Letzte Aktualisierung: 7:49 Uhr

Korean Air

Triebwerksschaden zwingt A220 zur Umkehr

Problem mit einem PW1500G von Pratt & Whitney: Ein Airbus A220-300 von Korean Air musste seinen Flug Richtung Japan aufgrund eines kaputten Triebwerks abbrechen.

Korean Air

A220-300 von Korean Air: Einer der Flieger wird derzeit untersucht.

Zwischenfall bei Korean Air: Ein Airbus A220-300 der koreanischen Fluglinie musste aufgrund eines Triebwerksschadens einen Flug abbrechen. Die Maschine mit der Kennung HL8314 startete am Mittag des 27. Dezember als Flug KE753 am Airport Gimhae der südkoreanischen Hafenstadt Busan mit 64 Passagieren in Richtung Nagoya in Japan.

Nach 25 Minuten Flugzeit stellten die Piloten einen Schaden an einem der beiden Triebwerke des Typs Pratt & Whitney PW1500G fest, kehrten um, und landeten schließlich wieder sicher in Busan.
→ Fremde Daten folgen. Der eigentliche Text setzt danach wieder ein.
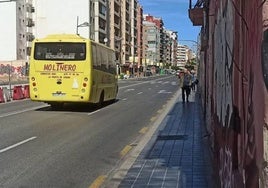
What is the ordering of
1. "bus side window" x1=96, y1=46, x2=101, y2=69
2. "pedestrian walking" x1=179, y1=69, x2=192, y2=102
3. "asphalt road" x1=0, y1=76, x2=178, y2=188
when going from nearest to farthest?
"asphalt road" x1=0, y1=76, x2=178, y2=188 → "bus side window" x1=96, y1=46, x2=101, y2=69 → "pedestrian walking" x1=179, y1=69, x2=192, y2=102

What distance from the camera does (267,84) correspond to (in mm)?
A: 2564

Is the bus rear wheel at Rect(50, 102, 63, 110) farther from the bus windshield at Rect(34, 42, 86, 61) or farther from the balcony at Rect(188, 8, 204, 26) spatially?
the balcony at Rect(188, 8, 204, 26)

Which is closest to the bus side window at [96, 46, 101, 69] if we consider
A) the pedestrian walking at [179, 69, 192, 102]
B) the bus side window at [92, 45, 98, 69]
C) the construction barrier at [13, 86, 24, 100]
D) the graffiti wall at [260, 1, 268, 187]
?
the bus side window at [92, 45, 98, 69]

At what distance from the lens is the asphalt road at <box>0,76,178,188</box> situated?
846 cm

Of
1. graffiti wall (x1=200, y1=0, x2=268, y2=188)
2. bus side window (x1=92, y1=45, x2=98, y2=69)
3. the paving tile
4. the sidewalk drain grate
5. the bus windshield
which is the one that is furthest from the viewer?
bus side window (x1=92, y1=45, x2=98, y2=69)

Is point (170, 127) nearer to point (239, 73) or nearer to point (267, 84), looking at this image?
point (239, 73)

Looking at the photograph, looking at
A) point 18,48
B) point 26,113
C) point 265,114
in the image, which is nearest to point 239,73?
point 265,114

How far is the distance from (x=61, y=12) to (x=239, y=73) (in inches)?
4069

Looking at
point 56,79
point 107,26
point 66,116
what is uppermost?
point 107,26

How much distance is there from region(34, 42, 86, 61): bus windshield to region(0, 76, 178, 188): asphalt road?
2264 mm

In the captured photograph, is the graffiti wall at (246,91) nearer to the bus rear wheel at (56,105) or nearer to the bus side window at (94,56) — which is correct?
the bus side window at (94,56)

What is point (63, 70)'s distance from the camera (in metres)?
21.2

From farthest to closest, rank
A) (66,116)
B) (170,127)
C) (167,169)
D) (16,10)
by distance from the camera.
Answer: (16,10)
(66,116)
(170,127)
(167,169)

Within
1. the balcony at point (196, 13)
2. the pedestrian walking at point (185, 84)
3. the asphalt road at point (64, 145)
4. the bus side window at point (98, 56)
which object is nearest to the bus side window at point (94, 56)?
the bus side window at point (98, 56)
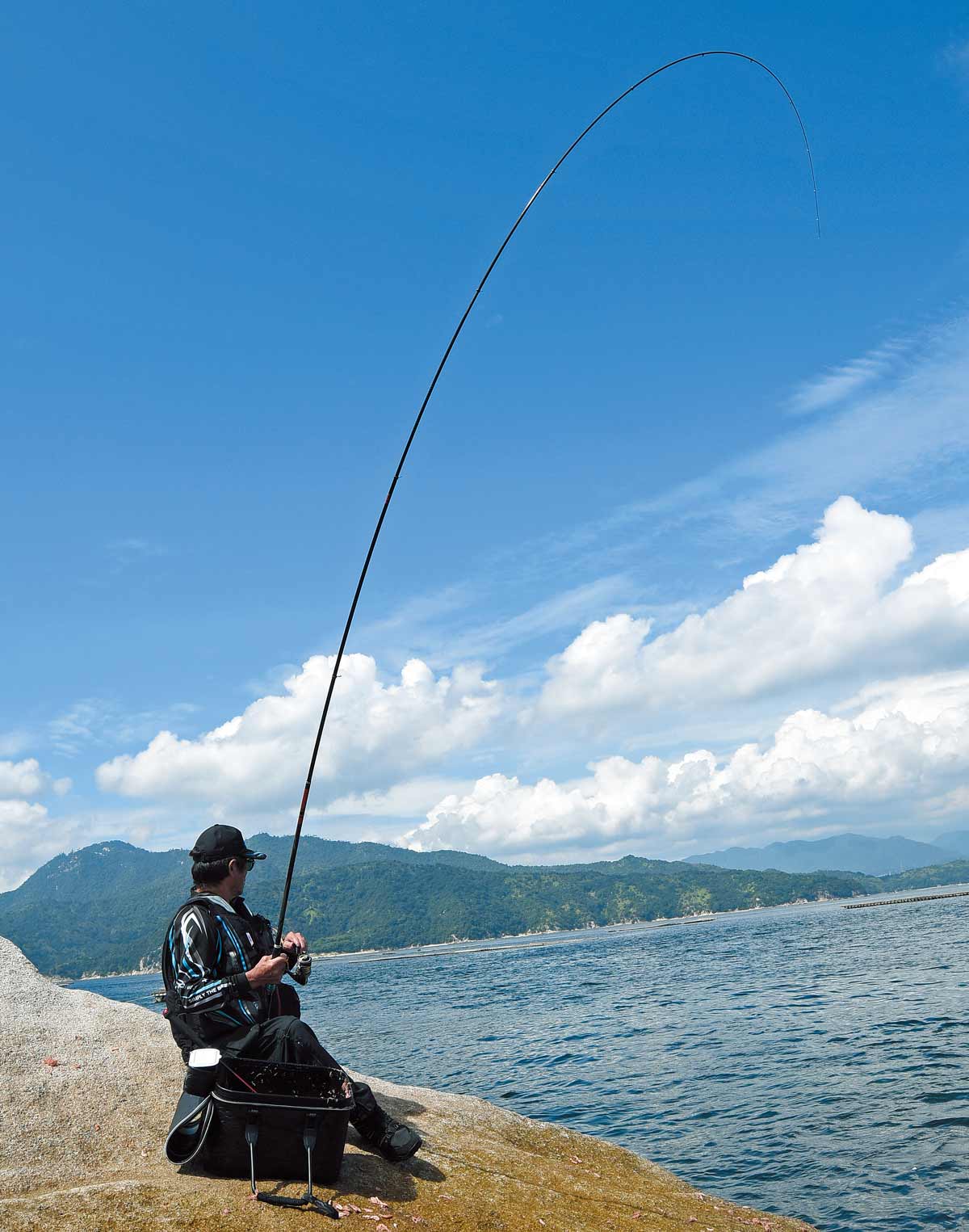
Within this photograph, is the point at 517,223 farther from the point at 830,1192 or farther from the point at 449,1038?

Korean Air bestätigte den Vorfall nun Anfang Januar gegenüber dem Fachmagazin Flightglobal und erklärte, das Flugzeug befinde sich noch zur Untersuchung im Hangar. Dabei arbeite man eng mit Airbus und Pratt & Whitney zusammen.

A220-Triebwerke werden modifiziert

Vor der Übernahme von Bombardiers C-Series durch Airbus hatte der A220-300 den Namen CS300 getragen. Korean Air betreibt zurzeit neun der Flugzeuge. Das erste hatte die Fluggesellschaft im Dezember 2017 von den Kanadiern in Empfang genommen. Die nun betroffene HL8314 kam im Sommer 2018 bei Korean Air an. Zum aktuellen Schaden wollte sich die Airline zunächst nicht näher äußern. Auf einem Foto, das laut koreanischen Medien das beschädigte Triebwerk zeigen soll, sind Schäden an der Turbine zu erkennen.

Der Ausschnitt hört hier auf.